FIGURE 4. The modular logic of intracellular signaling components

a | enzymatic and regulatory domains. Modular eukaryotic signaling proteins are generally composed of enzymatic domains and localization domains. Enzymatic domains, like kinases and phosphatases, and GEFs and GAPs, catalyze regulatory modifications such as phosphorylation and GTPase activation, respectively (enzymatic domains often come in “writer” and “eraser” pairs that have opposing activities). These enzymatic domains are regulated and targeted by interaction domains, including protein-protein interaction domains, membrane interaction domains, or transmembrane domains. b | different classes of multidomain architectures. Enzymatic domains can be directly targeted to specific substrates, partners or subcellular locations by interaction domains. Alternatively they can be indirectly targeted via adapters or scaffold proteins, which contain multiple interaction domains. Interaction domains can also allosterically regulate catalytic domains by engaging in intramolecular autoinhibitory interactions. Such switch proteins can be activated by competing ligands that relieve autoinhibition.

FIGURE 5. Engineering signal processing circuits

a | engineered allosteric protein switches. Dueber et al [49,51] showed that the allosterically regulation of the signaling protein N-WASP could be reprogrammed by recombining the catalytic domain from N-WASP with different combinations of interaction domains. Novel behaviors included multi-input (AND-gate) control and highly cooperative switch-like activation. b | using scaffold proteins as a molecular circuitboard for reshaping signaling output. The input/output linkage of a MAP kinase pathway in yeast could be redirected via an engineered chimeric scaffold that assembled a novel combination of kinases [58]. Novel interaction sites can also be appended on to scaffolds to recruit additional modulatory factors. These additional factors can be build synthetic feedback loops that can be used to generate pathways that display diverse signaling dynamics [62].

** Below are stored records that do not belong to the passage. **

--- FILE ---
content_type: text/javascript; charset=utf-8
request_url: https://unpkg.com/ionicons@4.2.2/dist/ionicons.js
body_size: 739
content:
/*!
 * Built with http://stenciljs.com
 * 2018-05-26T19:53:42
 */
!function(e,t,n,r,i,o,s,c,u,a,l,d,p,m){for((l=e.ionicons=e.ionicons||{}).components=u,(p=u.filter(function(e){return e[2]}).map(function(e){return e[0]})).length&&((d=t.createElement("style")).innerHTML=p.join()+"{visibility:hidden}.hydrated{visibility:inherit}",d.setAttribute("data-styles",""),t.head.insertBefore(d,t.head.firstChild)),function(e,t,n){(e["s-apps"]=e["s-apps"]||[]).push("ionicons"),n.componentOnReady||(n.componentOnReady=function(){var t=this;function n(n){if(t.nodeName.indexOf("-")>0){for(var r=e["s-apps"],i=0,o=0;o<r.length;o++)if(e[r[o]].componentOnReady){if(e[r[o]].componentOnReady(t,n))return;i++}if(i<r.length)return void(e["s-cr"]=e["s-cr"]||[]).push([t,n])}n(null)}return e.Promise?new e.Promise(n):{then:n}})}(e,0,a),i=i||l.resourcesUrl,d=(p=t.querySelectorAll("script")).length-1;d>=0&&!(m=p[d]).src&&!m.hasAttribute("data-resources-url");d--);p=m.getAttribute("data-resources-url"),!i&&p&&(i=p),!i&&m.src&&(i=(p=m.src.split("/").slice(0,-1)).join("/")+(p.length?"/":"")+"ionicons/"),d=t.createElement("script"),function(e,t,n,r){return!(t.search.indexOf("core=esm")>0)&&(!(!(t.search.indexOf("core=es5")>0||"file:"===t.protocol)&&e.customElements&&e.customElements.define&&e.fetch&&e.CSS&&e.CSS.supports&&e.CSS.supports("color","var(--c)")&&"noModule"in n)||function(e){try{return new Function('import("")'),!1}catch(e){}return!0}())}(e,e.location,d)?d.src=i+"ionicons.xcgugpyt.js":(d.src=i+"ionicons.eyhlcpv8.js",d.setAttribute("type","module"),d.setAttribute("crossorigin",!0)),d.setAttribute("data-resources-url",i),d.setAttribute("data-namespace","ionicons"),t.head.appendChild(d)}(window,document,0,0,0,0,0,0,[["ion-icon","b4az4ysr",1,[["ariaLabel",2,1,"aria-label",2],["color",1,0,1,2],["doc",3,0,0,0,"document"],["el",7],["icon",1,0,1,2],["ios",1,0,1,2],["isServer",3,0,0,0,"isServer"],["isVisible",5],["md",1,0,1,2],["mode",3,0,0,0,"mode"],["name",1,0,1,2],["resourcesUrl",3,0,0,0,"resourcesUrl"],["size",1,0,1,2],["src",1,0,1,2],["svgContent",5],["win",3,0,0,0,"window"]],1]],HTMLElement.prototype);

FIGURE 6. Engineering spatial regulation

a | wild-type polarization circuit controls single bud formation. In budding yeast, localized activation of the polarity GTPase Cdc42 is amplified by a positive feedback loop - active Cdc42 recruits the scaffold protein Bem1, co-assembles the p21 activated kinase (PAK – Ste20) and the Cdc42 GEF (Cdc24). Although a cell may have multiple Cdc42 foci, these are quickly resolved into one dominant foci, which develops into the cells only bud. A fast rate of interchange of the diffusible Bem1/PAK/GEF complex between competing Cdc42 foci, is hypothesized to be critical for resolution into a single dominant foci. b | a synthetic slow polarization circuit leads to multiple bud formation. To test this hypothesis, Bem1 was artificially tethered to the membrane via a fused membrane targeting motif [65]. Although this membrane tethered Bem1 can properly assemble the Bem1/PAK/GEF complex at sites of Cdc42 activity (i.e. the positive feedback loop), the exchange of the complex between competing Cdc42 foci is slow (dependent on vesicular transport via actin cables and endocytosis). This synthetic polarization circuit therefore leads to poor resolution of competing Cdc42 foci and a much higher frequency (5% vs ~ 0%) of multibudded cells (micrographs from [65]).

FIGURE 7. Improving the toolkit for predictable engineering of cell signaling: orthogonal interaction parts

A native cell has its own native repetoire of protein interaction modules, and thus it is challenging to engineer new functions using related interaction modules that might show inadvertent and unintended crosstalk in the cell. An optimized toolkit of interaction parts could significantly increase the predictability of cellular engineering, by eliminating the chance for unintended crosstalk. Several strategies for optimization include engineering of interaction modules that exploit untapped specificity; engineering of composite, multi-domain interactions; combining interaction modules with novel subcellular targeting; and importing orthogonal interaction modules (either synthetically constructed or from other organisms) that are not found in the host cell.